■ Dataset records ■
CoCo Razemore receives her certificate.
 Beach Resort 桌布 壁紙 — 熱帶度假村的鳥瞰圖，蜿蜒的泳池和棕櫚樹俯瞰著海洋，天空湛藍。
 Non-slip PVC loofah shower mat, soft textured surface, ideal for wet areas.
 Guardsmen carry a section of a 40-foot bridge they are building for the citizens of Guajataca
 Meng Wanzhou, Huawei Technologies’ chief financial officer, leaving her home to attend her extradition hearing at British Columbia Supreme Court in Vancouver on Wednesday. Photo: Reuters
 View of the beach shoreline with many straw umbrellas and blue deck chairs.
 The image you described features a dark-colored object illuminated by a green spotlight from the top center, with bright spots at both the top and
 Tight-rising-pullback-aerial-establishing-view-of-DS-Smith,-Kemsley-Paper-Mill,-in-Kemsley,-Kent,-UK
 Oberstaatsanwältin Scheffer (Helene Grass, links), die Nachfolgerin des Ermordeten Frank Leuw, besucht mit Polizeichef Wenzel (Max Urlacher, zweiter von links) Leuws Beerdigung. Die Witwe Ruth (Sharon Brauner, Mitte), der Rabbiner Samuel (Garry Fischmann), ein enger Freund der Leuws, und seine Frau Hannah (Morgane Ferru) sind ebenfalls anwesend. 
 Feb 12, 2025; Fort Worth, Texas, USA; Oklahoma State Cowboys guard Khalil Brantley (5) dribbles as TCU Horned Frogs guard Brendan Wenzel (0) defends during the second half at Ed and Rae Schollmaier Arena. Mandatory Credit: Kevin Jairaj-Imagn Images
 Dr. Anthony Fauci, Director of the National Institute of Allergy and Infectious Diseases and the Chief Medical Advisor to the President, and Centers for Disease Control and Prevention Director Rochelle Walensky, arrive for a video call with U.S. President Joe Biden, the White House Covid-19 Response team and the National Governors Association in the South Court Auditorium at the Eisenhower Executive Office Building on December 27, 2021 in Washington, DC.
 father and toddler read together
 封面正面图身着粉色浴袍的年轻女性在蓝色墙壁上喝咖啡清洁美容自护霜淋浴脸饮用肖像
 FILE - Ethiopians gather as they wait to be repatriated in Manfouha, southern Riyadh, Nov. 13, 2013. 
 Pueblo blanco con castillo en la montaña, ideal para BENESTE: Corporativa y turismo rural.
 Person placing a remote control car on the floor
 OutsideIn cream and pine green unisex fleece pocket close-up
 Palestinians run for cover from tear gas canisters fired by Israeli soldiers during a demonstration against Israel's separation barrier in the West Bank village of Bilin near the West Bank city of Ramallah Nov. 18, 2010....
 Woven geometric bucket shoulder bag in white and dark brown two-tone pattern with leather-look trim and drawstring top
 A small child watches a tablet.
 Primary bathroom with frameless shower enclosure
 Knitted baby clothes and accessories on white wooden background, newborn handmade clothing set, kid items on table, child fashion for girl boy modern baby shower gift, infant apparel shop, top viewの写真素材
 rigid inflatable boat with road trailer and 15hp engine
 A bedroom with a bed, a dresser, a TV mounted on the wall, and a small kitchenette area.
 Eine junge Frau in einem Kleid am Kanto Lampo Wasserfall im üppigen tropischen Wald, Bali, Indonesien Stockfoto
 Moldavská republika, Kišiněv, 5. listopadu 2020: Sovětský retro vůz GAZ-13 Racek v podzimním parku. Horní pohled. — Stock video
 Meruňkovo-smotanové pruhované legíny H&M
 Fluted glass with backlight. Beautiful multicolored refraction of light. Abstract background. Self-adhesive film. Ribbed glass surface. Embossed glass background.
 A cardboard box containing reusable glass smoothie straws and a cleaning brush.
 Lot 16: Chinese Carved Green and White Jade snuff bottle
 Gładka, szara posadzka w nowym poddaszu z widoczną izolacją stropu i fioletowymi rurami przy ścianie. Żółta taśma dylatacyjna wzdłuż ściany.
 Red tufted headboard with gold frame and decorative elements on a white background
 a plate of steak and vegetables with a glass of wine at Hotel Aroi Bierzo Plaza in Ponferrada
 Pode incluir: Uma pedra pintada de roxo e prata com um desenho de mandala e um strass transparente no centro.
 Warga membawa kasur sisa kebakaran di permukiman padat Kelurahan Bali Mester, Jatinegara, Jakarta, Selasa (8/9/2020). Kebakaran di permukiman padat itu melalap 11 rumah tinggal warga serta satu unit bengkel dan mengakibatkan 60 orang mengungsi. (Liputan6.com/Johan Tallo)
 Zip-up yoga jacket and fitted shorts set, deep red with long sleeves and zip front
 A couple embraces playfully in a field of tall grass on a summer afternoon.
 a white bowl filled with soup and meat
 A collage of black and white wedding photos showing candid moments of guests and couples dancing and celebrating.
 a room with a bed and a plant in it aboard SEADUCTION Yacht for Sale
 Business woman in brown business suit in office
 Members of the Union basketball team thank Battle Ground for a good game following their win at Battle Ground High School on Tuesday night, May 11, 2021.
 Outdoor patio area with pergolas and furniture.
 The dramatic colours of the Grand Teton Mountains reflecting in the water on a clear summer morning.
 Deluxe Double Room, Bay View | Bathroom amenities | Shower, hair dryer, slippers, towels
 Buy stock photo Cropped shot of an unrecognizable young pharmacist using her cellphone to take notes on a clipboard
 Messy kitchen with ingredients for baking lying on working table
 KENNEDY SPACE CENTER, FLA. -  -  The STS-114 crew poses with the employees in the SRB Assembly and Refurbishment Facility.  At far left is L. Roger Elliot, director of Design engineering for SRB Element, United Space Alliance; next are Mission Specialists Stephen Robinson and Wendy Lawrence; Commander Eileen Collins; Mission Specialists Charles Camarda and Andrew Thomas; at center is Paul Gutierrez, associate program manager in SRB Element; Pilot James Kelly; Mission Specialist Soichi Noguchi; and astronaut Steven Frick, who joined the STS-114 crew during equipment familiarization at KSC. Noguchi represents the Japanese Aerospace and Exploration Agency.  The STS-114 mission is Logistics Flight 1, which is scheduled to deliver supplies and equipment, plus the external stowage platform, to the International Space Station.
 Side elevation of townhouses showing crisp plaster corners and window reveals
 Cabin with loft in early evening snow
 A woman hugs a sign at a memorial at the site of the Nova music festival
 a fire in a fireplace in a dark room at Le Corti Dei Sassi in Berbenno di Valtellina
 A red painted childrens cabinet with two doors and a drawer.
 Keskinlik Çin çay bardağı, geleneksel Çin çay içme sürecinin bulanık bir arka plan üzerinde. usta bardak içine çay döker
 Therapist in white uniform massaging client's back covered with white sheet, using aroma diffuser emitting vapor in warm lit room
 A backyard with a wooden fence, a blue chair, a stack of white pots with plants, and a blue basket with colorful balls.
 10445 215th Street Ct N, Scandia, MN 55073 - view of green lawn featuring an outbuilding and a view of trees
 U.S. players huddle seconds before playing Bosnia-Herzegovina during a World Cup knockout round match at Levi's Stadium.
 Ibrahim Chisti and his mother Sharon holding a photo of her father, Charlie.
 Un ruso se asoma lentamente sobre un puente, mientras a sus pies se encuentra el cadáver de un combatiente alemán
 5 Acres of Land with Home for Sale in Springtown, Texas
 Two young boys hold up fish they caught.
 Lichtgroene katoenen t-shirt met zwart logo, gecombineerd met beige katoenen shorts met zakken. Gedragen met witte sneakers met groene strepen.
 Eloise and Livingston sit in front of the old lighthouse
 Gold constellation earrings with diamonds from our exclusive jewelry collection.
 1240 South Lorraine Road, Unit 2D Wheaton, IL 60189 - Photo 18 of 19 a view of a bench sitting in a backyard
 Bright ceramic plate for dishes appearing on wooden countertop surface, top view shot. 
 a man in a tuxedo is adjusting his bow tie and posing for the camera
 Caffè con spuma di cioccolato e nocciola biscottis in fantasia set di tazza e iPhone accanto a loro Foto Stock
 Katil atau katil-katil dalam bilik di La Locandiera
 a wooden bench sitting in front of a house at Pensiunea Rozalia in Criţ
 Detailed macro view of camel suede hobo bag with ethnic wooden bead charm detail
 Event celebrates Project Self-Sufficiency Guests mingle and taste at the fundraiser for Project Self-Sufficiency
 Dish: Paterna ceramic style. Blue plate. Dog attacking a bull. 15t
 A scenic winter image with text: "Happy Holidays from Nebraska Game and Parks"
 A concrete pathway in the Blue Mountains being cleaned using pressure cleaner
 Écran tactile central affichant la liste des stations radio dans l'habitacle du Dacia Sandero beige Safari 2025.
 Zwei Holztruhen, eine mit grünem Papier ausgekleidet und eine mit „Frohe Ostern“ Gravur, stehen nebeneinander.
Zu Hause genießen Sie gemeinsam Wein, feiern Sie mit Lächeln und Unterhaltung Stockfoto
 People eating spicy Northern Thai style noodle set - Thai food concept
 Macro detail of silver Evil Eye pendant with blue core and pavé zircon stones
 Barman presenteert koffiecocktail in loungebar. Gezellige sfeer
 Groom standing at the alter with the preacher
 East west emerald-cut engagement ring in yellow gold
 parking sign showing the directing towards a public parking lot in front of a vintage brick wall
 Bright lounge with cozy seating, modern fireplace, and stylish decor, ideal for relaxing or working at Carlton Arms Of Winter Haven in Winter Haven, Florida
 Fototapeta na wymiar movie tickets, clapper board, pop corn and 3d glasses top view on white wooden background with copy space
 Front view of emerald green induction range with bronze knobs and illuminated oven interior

■ Your goal ■
Take the line that contains "Groom standing at" and every line after it in the material above. Set those lines down exactly and nothing more.

■ Written response ■
 Groom standing at the alter with the preacher
 East west emerald-cut engagement ring in yellow gold
 parking sign showing the directing towards a public parking lot in front of a vintage brick wall
 Bright lounge with cozy seating, modern fireplace, and stylish decor, ideal for relaxing or working at Carlton Arms Of Winter Haven in Winter Haven, Florida
 Fototapeta na wymiar movie tickets, clapper board, pop corn and 3d glasses top view on white wooden background with copy space
 Front view of emerald green induction range with bronze knobs and illuminated oven interior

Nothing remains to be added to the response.